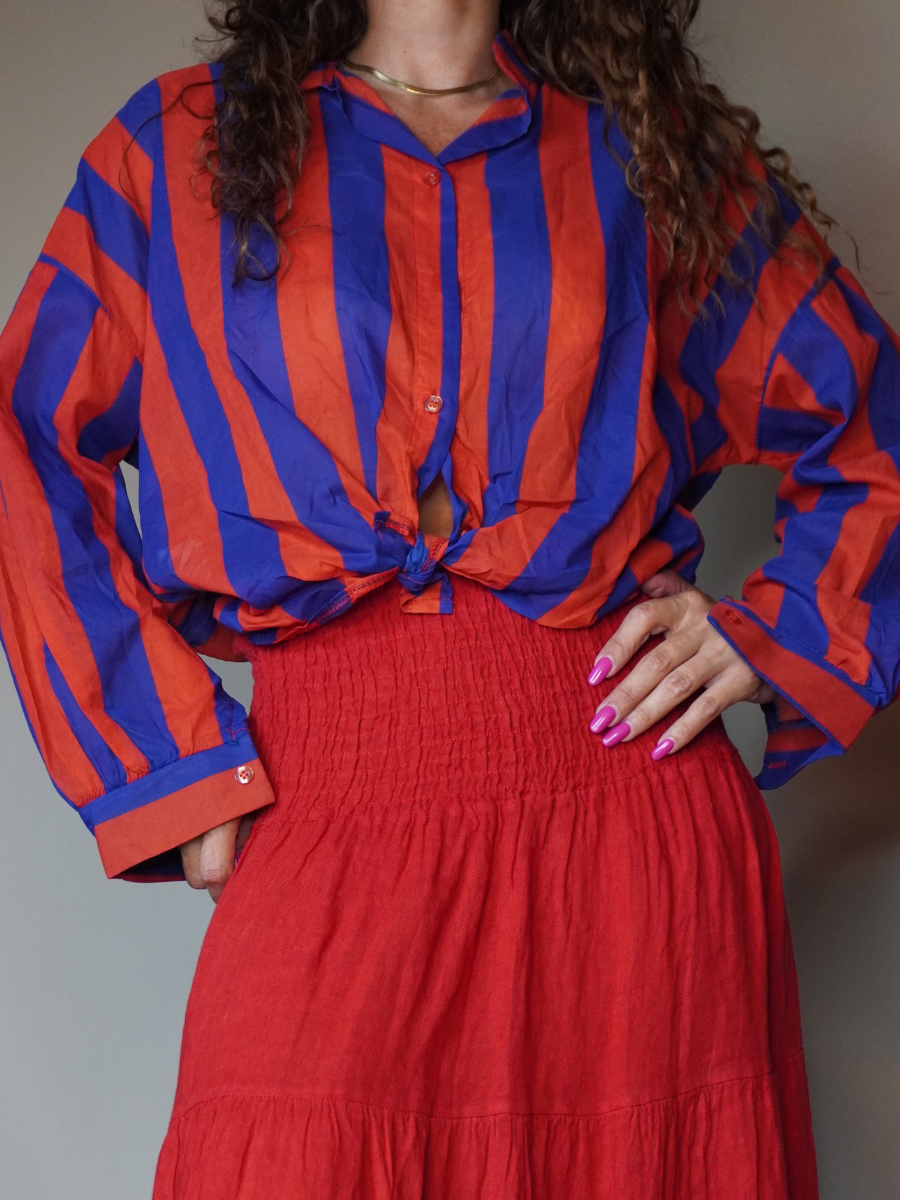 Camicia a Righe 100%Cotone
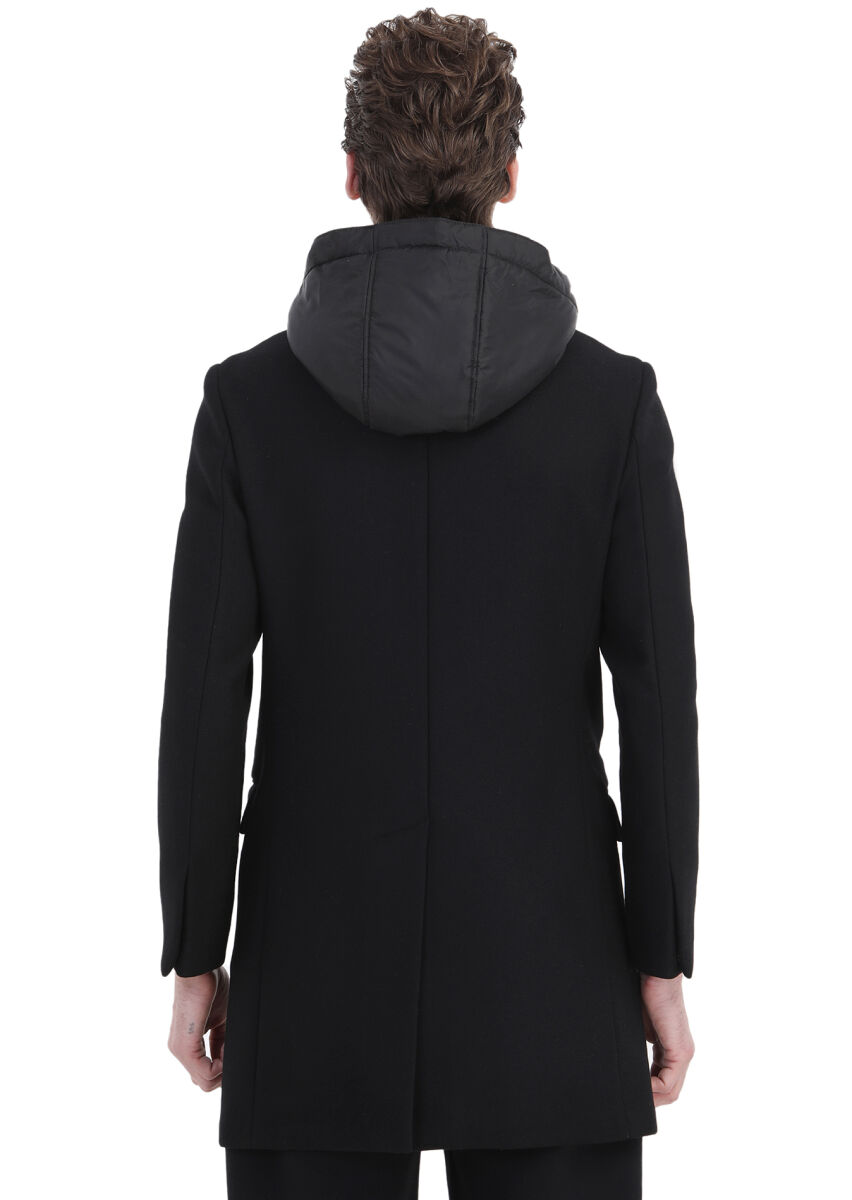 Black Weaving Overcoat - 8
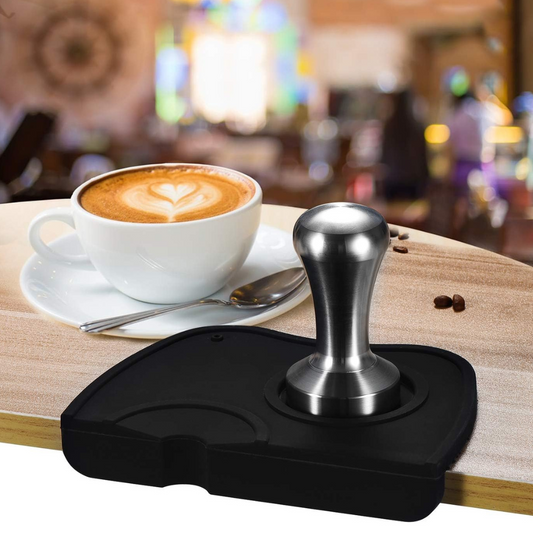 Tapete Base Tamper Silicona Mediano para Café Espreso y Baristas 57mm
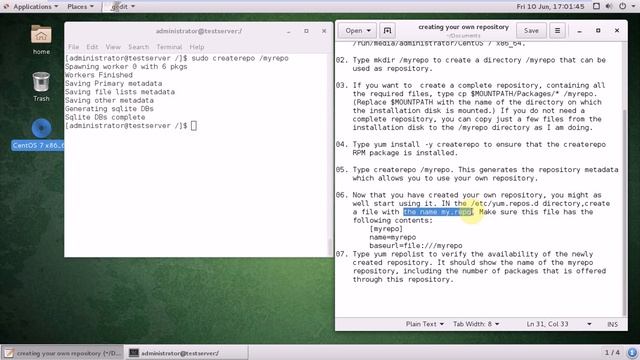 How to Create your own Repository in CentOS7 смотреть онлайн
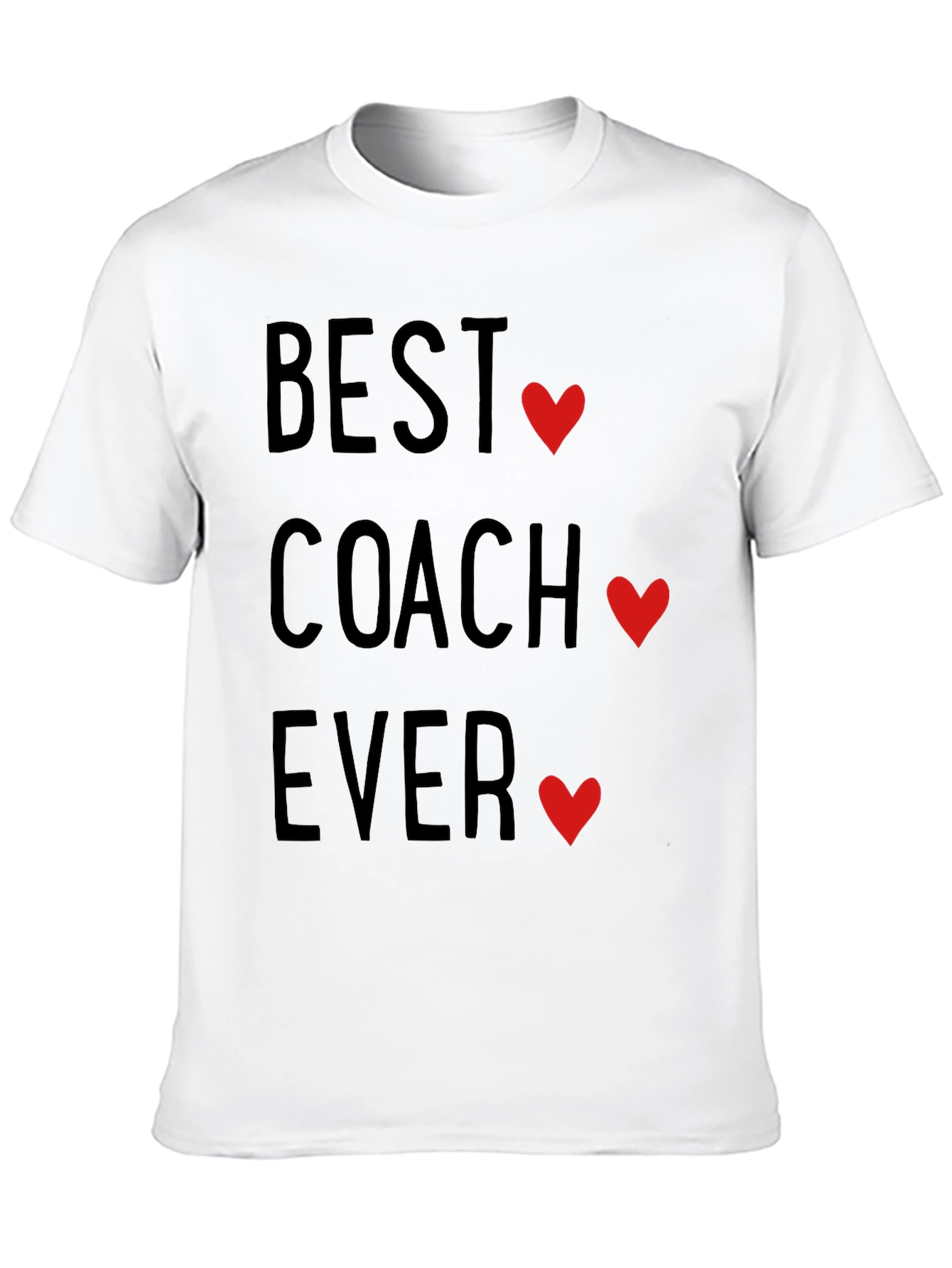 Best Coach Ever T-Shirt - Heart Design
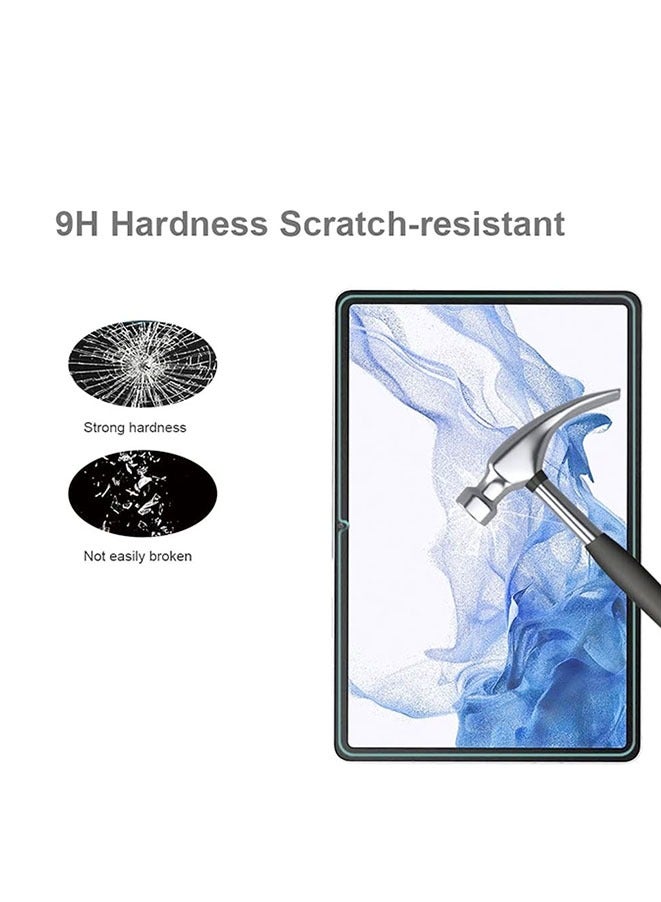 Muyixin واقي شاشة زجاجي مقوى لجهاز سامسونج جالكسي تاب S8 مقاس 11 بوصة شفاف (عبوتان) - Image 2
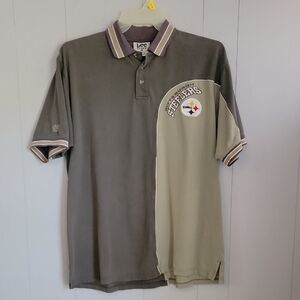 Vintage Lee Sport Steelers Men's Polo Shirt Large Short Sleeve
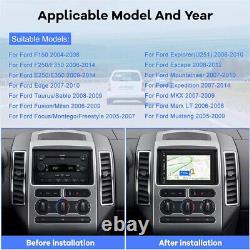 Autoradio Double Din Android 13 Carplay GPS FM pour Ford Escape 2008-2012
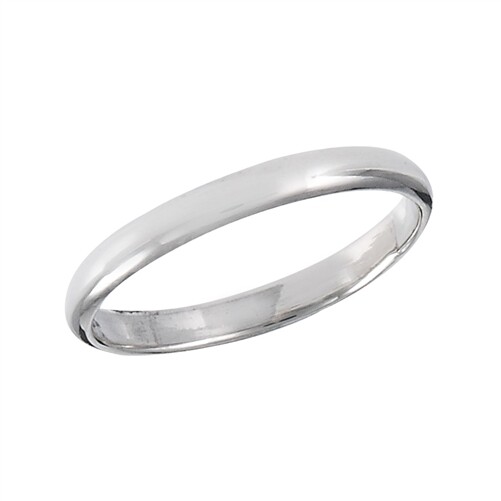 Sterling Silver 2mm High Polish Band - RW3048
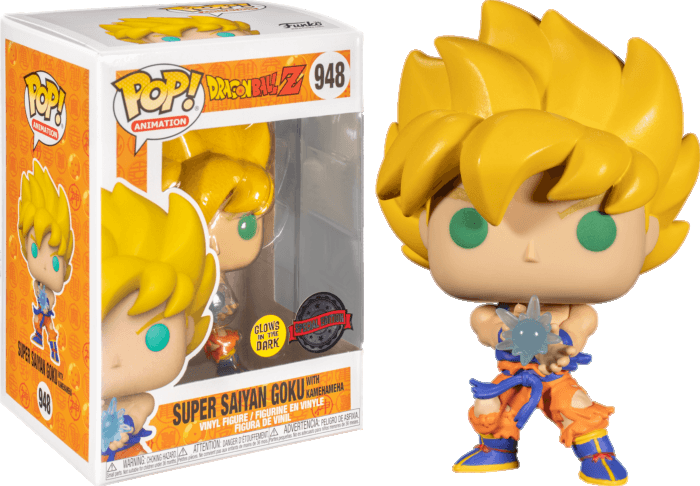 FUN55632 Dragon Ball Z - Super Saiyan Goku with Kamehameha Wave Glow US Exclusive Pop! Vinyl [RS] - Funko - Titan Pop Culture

▶ **YOUR INSTRUCTIONS**
Repeat exactly the lines from the first line of the records above through the line containing "Autoradio Double Din", both included. Leave out the pictures.

▶ **RESPONSE**
 Camicia a Righe 100%Cotone
 Black Weaving Overcoat - 8
 Tapete Base Tamper Silicona Mediano para Café Espreso y Baristas 57mm
 How to Create your own Repository in CentOS7 смотреть онлайн
 Best Coach Ever T-Shirt - Heart Design
 Muyixin واقي شاشة زجاجي مقوى لجهاز سامسونج جالكسي تاب S8 مقاس 11 بوصة شفاف (عبوتان) - Image 2
 Vintage Lee Sport Steelers Men's Polo Shirt Large Short Sleeve
 Autoradio Double Din Android 13 Carplay GPS FM pour Ford Escape 2008-2012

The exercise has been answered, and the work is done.